Having spent a lot of time learning HTML and web-building on her Dad’s computer at the age of nine, Imafidon was an impatient learner at school. “I wasn’t like a terror, I was just all over the place, a class clown,” she says of her behaviour with teachers. “I was kind of winding them up, because I don’t sit still.”
By the age of 10, Imafidon’s school suggested a new approach: Putting her forward to take her GCSEs in ICT and maths — standard exams British pupils normally take at 16.
She passed and soon pressed on with her higher-education qualification, becoming the youngest girl in Britain to get an A-Level in computing. It helped earn her a place at the University of Oxford, aged 17.
“I’ve not got a babyface or anything like that so it wasn’t immediately obvious that I was a lot younger than everybody. So I kind of just tried to slide in under the radar,” she says of her time at university.
After she got her masters at 20, Imafidon went on to work at firms like Deutsche Bank, Hewlett-Packard, and Goldman Sachs. For the past five years, however, her focus has been on diversity and getting girls into science, technology, engineering, and mathematics (STEM) careers through her company Stemettes.
Statistics from WISE— which is campaigning for gender equality in STEM — indicate that while there was a growing number of girls signing up for core STEM subjects in 2017, they still only represented 36.7% of entrants. In computing, only 10% of entrants were girls.
It’s a big problem to tackle for a company the size of Stemettes, which has just five part-time and freelance staff. Still, it packs a punch, having reached just under 40,000 young people with its events and workshops across the UK and Ireland.
Prince Harry and Meghan Markle have also shown an interest, taking part in a Stemettes event on International Women’s Day in May. They met children who were getting to grips with technology, including learning how to hack and code.
Fighting TV stereotypes
Imafidon believes the biggest barrier to entry for girls in tech is social expectations.
“The biggest barrier that we talk about is the social norm. It’s all the stereotypes, and all the ‘IT Crowd,’ ‘Big Bang Theory’ type things that are pervasive across our culture,” she said.
“Those kinds of things that we have, that then pervade into when decisions are being made by those young girls, so whether it’s what their teachers say to them, what their parents might say to them, what their peers say to them. And there’s nothing really that says the opposite.”
Stemettes works to counter these stereotypes through a mix of initiatives including mentoring, organising events, and getting girls into the industry for some first-hand experience. It recently sent five girls to Houston for the Grace Hopper Celebration of Women in Computing.
As well as getting girls in on the ground floor, Imafidon wants to see the industry change the way it treats the women already in its ranks.
“There’s definitely more we should be doing around how we recruit, how we promote, the language we use in performance reviews, the way that we run meetings — there’s so much that needs to be done in the industry to keep women in,” she says.

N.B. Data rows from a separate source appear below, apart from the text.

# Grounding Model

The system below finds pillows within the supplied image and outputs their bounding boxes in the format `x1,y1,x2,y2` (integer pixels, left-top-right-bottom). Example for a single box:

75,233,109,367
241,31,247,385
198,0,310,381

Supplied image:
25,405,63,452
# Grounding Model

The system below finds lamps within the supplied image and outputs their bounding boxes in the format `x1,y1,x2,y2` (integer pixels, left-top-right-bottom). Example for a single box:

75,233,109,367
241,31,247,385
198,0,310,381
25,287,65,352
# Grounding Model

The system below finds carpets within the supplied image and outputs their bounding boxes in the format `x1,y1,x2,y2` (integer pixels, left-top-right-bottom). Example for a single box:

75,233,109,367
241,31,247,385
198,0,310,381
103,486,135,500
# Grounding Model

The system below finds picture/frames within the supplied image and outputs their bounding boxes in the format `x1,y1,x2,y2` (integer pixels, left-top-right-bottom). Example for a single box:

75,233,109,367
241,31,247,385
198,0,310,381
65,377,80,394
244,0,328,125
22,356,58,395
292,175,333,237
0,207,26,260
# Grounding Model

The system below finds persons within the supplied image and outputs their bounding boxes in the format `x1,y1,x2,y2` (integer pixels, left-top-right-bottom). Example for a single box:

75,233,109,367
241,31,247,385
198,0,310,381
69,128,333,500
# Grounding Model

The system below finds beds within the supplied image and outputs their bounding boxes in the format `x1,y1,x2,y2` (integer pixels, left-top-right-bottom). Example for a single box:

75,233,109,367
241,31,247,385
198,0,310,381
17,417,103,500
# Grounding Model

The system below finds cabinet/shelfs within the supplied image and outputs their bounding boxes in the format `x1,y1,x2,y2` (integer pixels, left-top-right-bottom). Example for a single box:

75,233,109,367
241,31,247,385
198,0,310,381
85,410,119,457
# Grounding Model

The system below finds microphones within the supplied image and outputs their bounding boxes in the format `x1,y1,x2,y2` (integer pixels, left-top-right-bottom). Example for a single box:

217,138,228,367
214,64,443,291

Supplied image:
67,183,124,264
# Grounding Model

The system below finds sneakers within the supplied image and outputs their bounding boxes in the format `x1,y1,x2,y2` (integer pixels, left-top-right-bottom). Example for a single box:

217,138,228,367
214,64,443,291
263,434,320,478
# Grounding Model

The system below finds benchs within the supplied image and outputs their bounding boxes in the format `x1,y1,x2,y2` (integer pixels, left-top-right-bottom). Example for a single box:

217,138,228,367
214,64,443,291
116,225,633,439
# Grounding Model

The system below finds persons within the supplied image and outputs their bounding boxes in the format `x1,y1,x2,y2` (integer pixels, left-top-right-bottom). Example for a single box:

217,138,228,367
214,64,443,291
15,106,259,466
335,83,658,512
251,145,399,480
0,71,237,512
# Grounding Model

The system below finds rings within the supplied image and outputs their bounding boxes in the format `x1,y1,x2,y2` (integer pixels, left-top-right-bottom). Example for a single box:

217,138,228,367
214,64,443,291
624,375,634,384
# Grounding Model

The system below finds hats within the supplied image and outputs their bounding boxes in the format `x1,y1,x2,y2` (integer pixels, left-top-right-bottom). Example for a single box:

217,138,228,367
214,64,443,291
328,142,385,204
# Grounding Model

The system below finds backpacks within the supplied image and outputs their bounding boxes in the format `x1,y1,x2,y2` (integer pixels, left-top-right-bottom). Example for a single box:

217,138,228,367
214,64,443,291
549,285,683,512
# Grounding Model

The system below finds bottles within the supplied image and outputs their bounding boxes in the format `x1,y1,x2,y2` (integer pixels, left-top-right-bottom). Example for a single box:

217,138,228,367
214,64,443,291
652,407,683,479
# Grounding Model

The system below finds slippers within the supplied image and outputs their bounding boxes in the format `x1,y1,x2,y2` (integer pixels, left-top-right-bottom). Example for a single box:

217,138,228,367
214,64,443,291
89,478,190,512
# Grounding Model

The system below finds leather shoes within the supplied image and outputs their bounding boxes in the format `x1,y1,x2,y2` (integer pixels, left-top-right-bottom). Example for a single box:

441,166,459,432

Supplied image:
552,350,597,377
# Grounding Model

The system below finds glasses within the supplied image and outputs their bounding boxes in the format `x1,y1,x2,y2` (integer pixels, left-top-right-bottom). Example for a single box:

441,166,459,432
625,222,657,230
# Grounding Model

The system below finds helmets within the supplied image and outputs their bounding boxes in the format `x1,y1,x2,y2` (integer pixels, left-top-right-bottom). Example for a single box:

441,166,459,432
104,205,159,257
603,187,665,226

Hostility towards women in tech is often in the spotlight. One recent example was when Victoria’s Secret model and coder Lyndsey Scott was targeted by trolls who questioned her technical ability.
“I think that’s an extreme of it,” Imafidon says about the story. “It’s that social norm of, ‘technical women don’t even exist, so how dare you be a model who can code.’
“She’s not the first model ever to have coded, she’s not the first woman known for her beauty who’s pretty smart. Hedy Lamarr’s the other example we love to give, she was a massive Hollywood actress.”
Lamarr was an actress in the 1930s and 1940s, and she developed technology that could guide radio-controlled underwater missiles without being detected. That same technology now underpins wifi and Bluetooth.
Imafidon believes that if stories like Lamarr’s were better known, women working in technical fields wouldn’t come up against as much resistance.
True stories hold the key to inspiring women
She does think, however, that things are changing for the better, with female characters like Shuri from “Black Panther” introducing more narratives about smart women into popular culture. But great though Shuri is, she says the most important thing is to tell true stories.
20th Century Fox
Imafidon points to the film “Hidden Figures,” which tells the story of three black women who worked at NASA and helped put astronaut John Glenn into space.
“That’s more real. I guess it’s cool to know that Shuri can do that, but it’s even cooler to know that your teacher’s grandma probably helped stop the war by being a code-breaker at Bletchley,” she says.
Imafidon has also been labelled as an inspiration in her own right, and it’s why she’s deserving of a place among Business Insider’s coolest people in UK tech.